# gopro 3silver vs 4sliver



## jclc43837 (Nov 30, 2012)

i have a buddy wanting to sell me a gopro 3 silver for $150 or should i buy the 4 silver for $399 what would you do.


----------



## Bird (May 10, 2005)

The real difference in the hero 3 and the hero 4 is 1080p vs 4k resolution. Unless you are a pro or a pro-sumer there's very little need for the 4k since very few monitors (computer or TV) that are 4k resolution. $150 is a good price, if it comes with desired accessories.


----------



## jclc43837 (Nov 30, 2012)

Bird said:


> The real difference in the hero 3 and the hero 4 is 1080p vs 4k resolution. Unless you are a pro or a pro-sumer there's very little need for the 4k since very few monitors (computer or TV) that are 4k resolution. $150 is a good price, if it comes with desired accessories.


thats what i was thinking also on the 3 price is good for sure but the 4 silver comes with a lcd monitor built in which is a plus i think so you can actually see what your shooting but dont know if its worth an extra $250.


----------



## Bird (May 10, 2005)

Price out the LCD bacpac for the H3, its less than $250...I don't have the LCD bacpac on my H2 but use the gopro app to set up and adjust my camera angle.


----------



## Chasin Tail (Aug 14, 2010)

Bird said:


> Price out the LCD bacpac for the H3, its less than $250...I don't have the LCD bacpac on my H2 but use the gopro app to set up and adjust my camera angle.


Will the Hero 2 connect with the gopro app or do you have to add something to the Hero 2 to make it work. I guess im asking if the 2 has built in wifi or is it an add on.


----------



## Maxx121 (Apr 1, 2009)

Go with the hero 3. You can pick up a lcd touch backpack monitor for 75$. The regular monitor/viewer is about half that


----------



## Slip (Jul 25, 2006)

Bird said:


> The real difference in the hero 3 and the hero 4 is 1080p vs 4k resolution.
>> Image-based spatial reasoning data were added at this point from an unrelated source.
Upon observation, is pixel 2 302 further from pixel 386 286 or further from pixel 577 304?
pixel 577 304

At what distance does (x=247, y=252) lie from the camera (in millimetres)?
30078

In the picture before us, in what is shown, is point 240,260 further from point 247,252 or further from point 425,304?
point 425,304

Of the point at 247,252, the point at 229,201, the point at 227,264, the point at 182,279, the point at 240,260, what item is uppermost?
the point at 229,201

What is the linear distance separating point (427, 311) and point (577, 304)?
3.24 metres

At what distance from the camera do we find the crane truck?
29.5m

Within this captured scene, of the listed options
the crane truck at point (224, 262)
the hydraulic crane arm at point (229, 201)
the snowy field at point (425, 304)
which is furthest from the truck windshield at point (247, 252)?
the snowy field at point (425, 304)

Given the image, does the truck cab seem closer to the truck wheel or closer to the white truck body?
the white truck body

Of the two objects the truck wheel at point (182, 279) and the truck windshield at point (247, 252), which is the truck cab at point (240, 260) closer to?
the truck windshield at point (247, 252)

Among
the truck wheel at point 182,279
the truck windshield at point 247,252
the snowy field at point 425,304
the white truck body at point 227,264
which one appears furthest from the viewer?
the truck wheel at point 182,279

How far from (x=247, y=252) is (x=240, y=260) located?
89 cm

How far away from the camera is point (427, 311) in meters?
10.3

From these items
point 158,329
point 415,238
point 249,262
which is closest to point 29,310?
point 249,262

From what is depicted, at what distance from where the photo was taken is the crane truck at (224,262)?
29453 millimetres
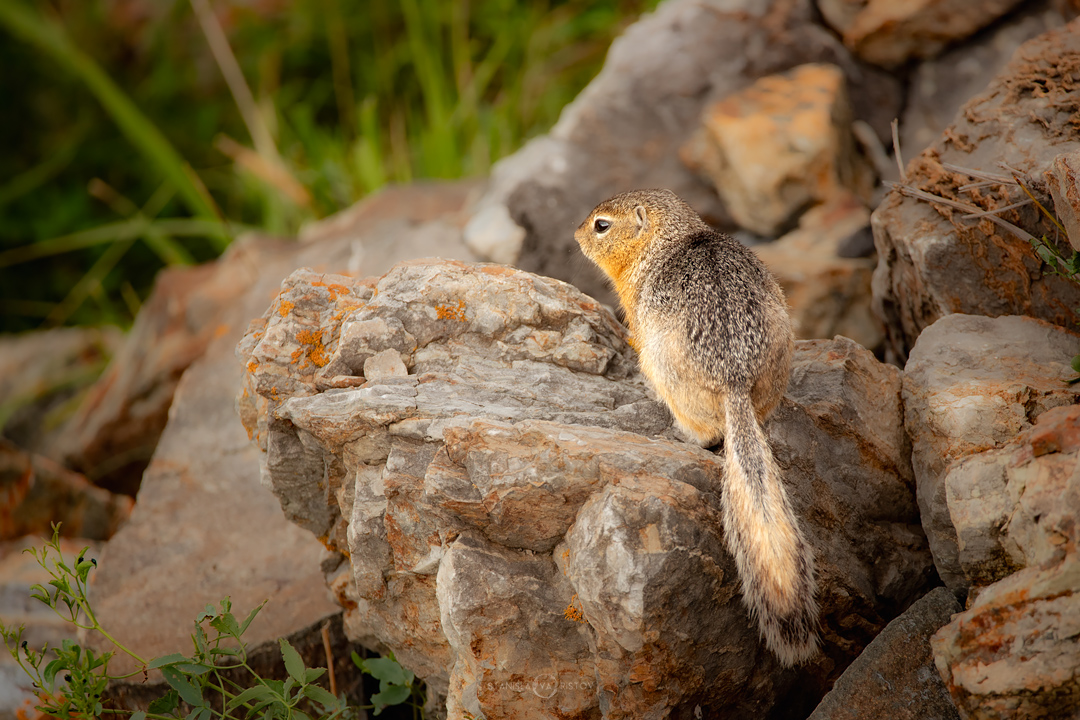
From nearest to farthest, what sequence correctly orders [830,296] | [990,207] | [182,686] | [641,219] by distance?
[182,686] < [990,207] < [641,219] < [830,296]

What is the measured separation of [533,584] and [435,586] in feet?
1.46

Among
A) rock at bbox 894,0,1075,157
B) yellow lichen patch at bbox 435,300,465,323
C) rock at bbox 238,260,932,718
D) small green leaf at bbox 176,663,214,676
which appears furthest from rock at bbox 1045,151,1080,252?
small green leaf at bbox 176,663,214,676

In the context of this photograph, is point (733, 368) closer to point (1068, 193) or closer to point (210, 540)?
point (1068, 193)

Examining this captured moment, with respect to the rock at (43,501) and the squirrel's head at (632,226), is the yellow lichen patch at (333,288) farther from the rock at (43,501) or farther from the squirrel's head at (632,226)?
the rock at (43,501)

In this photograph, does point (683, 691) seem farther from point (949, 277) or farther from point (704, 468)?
point (949, 277)

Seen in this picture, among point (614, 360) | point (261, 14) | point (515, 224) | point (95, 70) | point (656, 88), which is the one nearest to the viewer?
point (614, 360)

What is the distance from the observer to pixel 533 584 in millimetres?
2953

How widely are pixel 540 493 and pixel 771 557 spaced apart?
783mm

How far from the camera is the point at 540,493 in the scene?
291cm

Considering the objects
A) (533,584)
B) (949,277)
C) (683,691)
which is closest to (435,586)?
(533,584)

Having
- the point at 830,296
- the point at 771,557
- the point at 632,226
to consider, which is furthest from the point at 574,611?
the point at 830,296

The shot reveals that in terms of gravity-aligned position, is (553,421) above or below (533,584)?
above

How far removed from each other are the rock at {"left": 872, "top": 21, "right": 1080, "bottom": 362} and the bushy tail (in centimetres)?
153

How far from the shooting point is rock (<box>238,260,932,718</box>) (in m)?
2.85
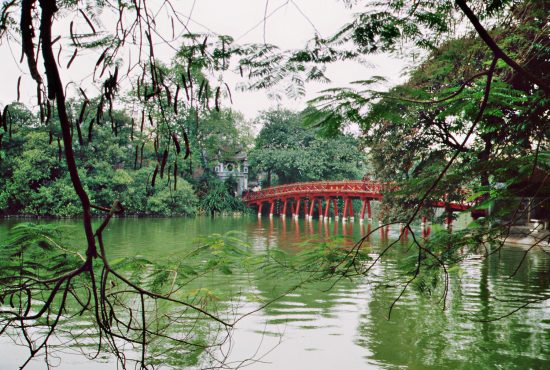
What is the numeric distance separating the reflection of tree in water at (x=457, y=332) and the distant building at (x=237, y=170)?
29327mm

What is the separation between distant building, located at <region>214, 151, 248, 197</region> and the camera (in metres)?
36.3

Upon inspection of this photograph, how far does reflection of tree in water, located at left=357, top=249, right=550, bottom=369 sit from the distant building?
2933cm

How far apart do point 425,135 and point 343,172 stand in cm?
2228

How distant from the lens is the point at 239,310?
6.10m

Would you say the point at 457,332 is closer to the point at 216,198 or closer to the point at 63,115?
the point at 63,115

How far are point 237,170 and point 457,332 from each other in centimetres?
3239

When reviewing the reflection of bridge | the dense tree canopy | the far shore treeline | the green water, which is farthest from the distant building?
the green water

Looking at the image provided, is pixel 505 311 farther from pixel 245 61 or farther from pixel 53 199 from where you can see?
pixel 53 199

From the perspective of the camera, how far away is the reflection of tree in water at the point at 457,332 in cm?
429

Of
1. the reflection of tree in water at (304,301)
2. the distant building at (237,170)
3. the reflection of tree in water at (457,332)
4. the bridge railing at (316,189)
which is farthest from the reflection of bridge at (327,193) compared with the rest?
the reflection of tree in water at (457,332)

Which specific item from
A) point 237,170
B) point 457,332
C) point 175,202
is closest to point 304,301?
point 457,332

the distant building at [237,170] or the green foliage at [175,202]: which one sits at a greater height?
the distant building at [237,170]

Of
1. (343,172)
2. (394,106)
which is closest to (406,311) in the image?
(394,106)

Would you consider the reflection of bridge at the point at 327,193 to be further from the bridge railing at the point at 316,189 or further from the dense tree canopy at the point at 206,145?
the dense tree canopy at the point at 206,145
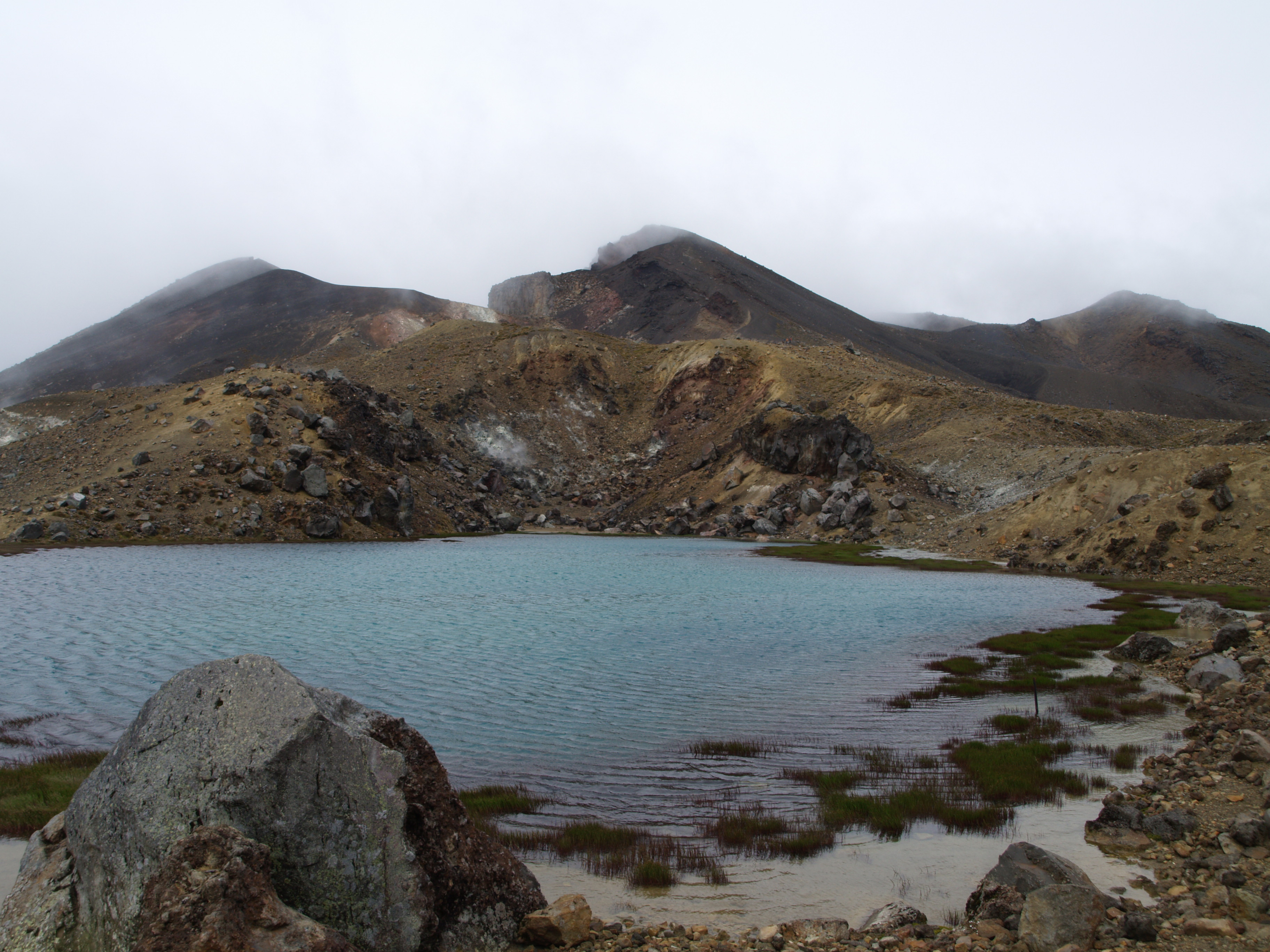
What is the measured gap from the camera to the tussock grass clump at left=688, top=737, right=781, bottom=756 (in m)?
15.3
Unless you are a pro or a pro-sumer there's very little need for the 4k since very few monitors (computer or TV) that are 4k resolution. $150 is a good price, if it comes with desired accessories.


Actually, shooting in 4k allws you to zoom in with software without losing hd resolution. In other words, zoon in to 1080 if desired to better frame your shot. Nice feature on the new GoPro 4. I have two GoPro 3 Blacks and a new GoPro 4 Black. So far, I like the 4. Should be usng them all this weekend.


----------



## Bird (May 10, 2005)

Chasin Tail said:


> Will the Hero 2 connect with the gopro app or do you have to add something to the Hero 2 to make it work. I guess im asking if the 2 has built in wifi or is it an add on.


Hero 2 needs the wifi bacpac.


----------



## badlt1 (Dec 2, 2005)

Is the battery life better on the 4 compared to the 3? I know of people complaining of the short battery life on the 3


----------